Si je faisais mon Bukowski (un Bukowski sobre, petit, non
ravagé par l’acnée ou la vie, certes) et que les sorties Bd étaient le champ de
courses, alors je parierais sur le cheval Portugal pour remporter celle de la
plus belle accumulation de clichés. Il aurait une vraie grande et belle
longueur d’avance sur ses concurrents, à tel point qu’on en essorerait les
pages à la recherche de kétamine dans le sang du jockey ou de gênes de poneys
dans celui du cheval (je vois pas comment ça pourrait ne pas être un avantage).
L’artiste trentenaire en mal d’inspiration qui se cherche un
peu, qui vit fantomatiquement dans son couple sans trop se poser de questions
(heureusement qu’elles sont là pour se les poser à notre place), même que du
coup elle en a un peu marre, sa moitié éphémère, qu’il ne s’ouvre pas un peu
plus et ne parle pas de ses sentiments et aspirations (de quoi je me mêle, cela
dit). Comme souvent quand on se cherche, on part se trouver ailleurs, dans le
passé, dans ses racines, dans sa famille, afin de creuser un peu loin du trou
qui est en train de se former sous ses pieds. Or, on les choisit pas, ses
racines, c’est comme ça. Les miennes sont à moitié Canadiennes, ce qui me vaut
quelques quolibets pour je ne sais quelle raison erablophobe, et du coup je
peux m’identifier à ce sympathique personnage qui se cherche à la trentaine, même
s’il ne me viendrait pas à l’esprit de prendre un avion pour Toronto afin de
mieux comprendre ce qu’est le déracinement et l’espoir de moins de neige
ailleurs, mais bon, chacun son truc.
Le titre de la
Bd ne laisse que peu de place au suspense et oui, en effet,
le voilà qui part crapahuter du côté du Portugal malgré ses réticences (se
faire plaquer aide à avoir envie de tourner une page et de retourner voir ses
cousins au soleil, faut dire). Je m’introspecte suffisamment pour ne pas avoir
envie de lire les autres le faire, c’est pour ça que pour ces sujets-là, j’ai
tendance à éviter l’obstacle bourriquement.
Sauf que celui-ci mérite pleinement d’être passé les bras
écartés et les cheveux au vent tellement l’exercice est lumineux et finalement
très peu nombriliste.
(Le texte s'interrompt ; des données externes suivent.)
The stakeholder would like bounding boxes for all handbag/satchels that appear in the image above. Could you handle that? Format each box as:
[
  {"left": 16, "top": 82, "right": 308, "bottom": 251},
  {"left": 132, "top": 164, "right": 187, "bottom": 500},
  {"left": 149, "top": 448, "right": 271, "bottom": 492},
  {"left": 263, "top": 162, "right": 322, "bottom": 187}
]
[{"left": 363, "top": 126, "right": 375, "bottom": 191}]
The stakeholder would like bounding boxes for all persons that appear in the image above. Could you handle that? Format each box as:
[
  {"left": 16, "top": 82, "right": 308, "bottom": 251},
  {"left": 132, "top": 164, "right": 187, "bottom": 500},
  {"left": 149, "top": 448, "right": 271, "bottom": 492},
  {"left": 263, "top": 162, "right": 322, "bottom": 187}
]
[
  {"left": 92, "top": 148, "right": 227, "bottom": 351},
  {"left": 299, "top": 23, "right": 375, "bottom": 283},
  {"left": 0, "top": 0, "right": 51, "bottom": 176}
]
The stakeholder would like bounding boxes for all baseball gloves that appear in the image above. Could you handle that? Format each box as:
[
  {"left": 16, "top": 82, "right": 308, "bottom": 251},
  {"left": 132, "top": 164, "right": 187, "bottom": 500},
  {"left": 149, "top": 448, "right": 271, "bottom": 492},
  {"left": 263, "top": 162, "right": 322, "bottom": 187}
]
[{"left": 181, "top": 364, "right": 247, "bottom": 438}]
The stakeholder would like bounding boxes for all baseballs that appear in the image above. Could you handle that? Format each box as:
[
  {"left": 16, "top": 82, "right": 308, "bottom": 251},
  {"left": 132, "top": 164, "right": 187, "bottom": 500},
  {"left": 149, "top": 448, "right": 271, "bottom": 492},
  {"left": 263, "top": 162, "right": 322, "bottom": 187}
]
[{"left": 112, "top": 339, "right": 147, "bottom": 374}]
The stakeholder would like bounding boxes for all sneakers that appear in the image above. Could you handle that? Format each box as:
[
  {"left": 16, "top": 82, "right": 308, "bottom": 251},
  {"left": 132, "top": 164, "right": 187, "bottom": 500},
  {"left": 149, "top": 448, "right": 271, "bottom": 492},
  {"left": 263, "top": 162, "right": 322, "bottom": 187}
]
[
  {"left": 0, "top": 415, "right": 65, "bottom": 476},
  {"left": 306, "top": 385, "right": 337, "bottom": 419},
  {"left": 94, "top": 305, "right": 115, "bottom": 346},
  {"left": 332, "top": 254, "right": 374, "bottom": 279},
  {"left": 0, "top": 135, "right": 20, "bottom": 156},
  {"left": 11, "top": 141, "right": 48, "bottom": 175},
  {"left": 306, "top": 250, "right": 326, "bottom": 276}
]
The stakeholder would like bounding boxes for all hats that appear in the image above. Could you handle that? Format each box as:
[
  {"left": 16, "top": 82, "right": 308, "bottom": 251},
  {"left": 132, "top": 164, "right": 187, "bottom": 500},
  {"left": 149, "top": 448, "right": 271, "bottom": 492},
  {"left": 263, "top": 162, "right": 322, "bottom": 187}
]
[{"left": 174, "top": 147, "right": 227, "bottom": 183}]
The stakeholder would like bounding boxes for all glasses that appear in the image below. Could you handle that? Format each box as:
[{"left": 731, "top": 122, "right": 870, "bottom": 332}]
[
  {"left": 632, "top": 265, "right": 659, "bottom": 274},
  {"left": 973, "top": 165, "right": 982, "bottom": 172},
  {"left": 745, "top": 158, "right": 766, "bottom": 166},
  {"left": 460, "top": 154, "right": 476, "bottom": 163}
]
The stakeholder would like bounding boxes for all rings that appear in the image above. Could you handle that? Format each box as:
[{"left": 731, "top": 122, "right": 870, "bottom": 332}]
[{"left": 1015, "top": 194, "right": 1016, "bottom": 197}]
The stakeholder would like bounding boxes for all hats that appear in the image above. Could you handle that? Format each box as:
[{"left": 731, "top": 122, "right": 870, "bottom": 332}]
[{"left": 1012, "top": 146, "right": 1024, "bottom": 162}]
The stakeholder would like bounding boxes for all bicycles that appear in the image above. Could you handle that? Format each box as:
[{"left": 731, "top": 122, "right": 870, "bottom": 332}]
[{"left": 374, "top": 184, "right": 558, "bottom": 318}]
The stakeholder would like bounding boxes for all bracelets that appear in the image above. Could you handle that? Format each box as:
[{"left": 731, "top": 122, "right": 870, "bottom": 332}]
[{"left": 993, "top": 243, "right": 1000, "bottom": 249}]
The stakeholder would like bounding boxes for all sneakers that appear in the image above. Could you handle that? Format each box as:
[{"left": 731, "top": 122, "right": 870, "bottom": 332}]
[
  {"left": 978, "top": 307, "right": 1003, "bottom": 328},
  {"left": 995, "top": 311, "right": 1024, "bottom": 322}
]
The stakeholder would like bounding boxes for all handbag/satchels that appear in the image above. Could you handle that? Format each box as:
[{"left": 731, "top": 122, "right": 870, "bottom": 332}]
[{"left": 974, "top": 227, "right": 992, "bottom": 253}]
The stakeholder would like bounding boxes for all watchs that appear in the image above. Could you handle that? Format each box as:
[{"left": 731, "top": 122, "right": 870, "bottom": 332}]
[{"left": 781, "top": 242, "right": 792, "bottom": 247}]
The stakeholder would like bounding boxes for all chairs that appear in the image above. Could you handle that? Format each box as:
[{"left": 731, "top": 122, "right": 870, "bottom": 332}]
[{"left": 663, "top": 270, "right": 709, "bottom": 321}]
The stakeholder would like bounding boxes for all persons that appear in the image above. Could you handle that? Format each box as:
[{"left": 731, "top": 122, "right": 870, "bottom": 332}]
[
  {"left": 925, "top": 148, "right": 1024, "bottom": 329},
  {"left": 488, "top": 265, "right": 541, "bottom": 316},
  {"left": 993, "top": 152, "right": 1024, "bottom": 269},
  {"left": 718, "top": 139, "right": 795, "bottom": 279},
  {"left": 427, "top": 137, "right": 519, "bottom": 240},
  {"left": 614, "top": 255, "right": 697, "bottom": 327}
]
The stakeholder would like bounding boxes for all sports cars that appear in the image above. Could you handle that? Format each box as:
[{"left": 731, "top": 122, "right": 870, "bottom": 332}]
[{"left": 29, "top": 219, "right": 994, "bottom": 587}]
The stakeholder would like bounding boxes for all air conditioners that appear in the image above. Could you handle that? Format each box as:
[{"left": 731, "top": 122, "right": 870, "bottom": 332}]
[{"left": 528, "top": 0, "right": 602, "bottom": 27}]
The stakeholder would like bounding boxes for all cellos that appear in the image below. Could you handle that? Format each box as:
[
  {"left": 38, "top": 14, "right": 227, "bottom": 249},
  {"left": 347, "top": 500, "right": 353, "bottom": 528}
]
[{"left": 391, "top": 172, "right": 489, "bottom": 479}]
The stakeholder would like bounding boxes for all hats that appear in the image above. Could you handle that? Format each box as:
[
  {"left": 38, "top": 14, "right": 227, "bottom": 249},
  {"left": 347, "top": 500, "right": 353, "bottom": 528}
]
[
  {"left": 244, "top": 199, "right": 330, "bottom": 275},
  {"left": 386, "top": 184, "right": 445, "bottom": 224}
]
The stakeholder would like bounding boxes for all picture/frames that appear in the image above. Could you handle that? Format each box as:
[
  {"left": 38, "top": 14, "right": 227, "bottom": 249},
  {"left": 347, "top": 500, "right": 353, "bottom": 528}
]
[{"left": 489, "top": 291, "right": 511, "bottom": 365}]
Le quotidien rapporté à des questions existentielles tout
en subtilités, c’est pas donné à tout le monde. Surtout sur plus de 250 pages
qu’on lit d’une traite, surtout avec ces couleurs et ces planches qui ne font
jamais office de remplissage facile comme souvent dans ce genre.
Portugal c’est déjà un succès éditorial de bouche à oreille
de ohlala il faut que tu le lises, ça vaut son pesant de 35€, d’ailleurs il a
eu le prix des lecteurs Fnac à Angoulême c’est dire si….heu oui bon. Le succès
aurait pu être encore plus flamboyant sans un calcul assez étrange de Dupuis
qui a consisté à ne pas le réimprimer suffisamment pour Décembre et Janvier
tout en laissant la Fnac
faire des grosses piles d’invendus dans leur coin (ils doivent pas se rendre
compte que parfois, les lecteurs achètent leurs livres ailleurs). Mais bon, c’est
une râlerie purement professionnelle, faites pas attention.
Toujours est-il que dépasser un tel handicap n’est pas un
mince exploit, et que j’aurais aimé réussir à caser dans cette chronique le
terme ‘débourrage’, sauf que j’ai jamais su de quoi il s’agissait. J’attendrai
la prochaine Bd introspective nombriliste.
Les dessins ont l'air somptueux...En ce qui concerne l'histoire, tiens, c'est marrant comme je m'en contrefous de ce type et comme ce synopsis ne m'interpelle absolument pas...J'ai donc décidé que je ne regarderai que e les images, sans lire le texte. Voilà.